The Hidden History of Spain’s Witch Hunts

In the 1600s, five thousand women were interrogated and tortured in the dungeons of Logroño*. It was the largest-ever documented witch hunt in Europe. Today, the battle is far from over.

On a warm and sunny Sunday morning in late March, the Basque mountain village of Zugarramurdi is buzzing with tourists.

“Mommy, is this the water of the witches?” a small boy asks, waving a bottle of water from a small shop down the road. “Is it true that there are still witches in the caves?”

Situated close to the border with France and inhabited by just 224 people, Zugarramurdi carries the nickname of the “Spanish Salem.” In 1610, it was at the heart of the only witch trial conducted during the Spanish Inquisition—and the largest ever to be documented. Almost 7000 people were taken from Zugarramurdi and interrogated and tortured in the dungeons of Logroño, a town in northern Spain that was the main seat of the Basque Witch trials between 1609 and 1610. But only five out of the 53 who were accused of witchcraft were burnt at stake—a modest number compared to purges that took place in other European regions.

Witch hunts came in waves during the early modern period in Europe. A substantial number took place between the 15th and early 16th centuries. Then they subsided and again reemerged in the 17th century, during the Thirty Years War. This second wave of civil trials took place between 1560-1680 and resulted in what historians and sociologists today agree was essentially mass murder.

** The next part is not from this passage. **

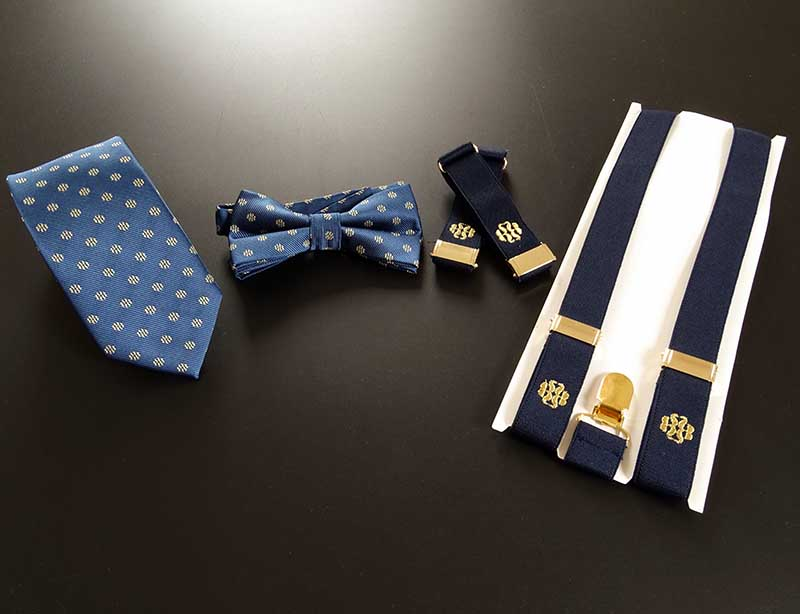 Corbata,pajarita,brazaletes y tirantes para Royal Bliss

Tourists from across the world flock to visit Zugarramurdi’s Witch Museum and the Cuevas de las Brujas (The Witch Caves), where the annual summer solstice festival takes place to mark the Day of the Witch.

The museum opened in 2007, and is housed in the building of a former hospital. Among the artefacts on display are floating dresses and goat heads. The visitors can read stories of herbalists, who for centuries were associated with witchcraft, and then head to the gift shop to buy t-shirts, mugs, books and, of course, witch dolls wearing black pointy hats and riding brooms.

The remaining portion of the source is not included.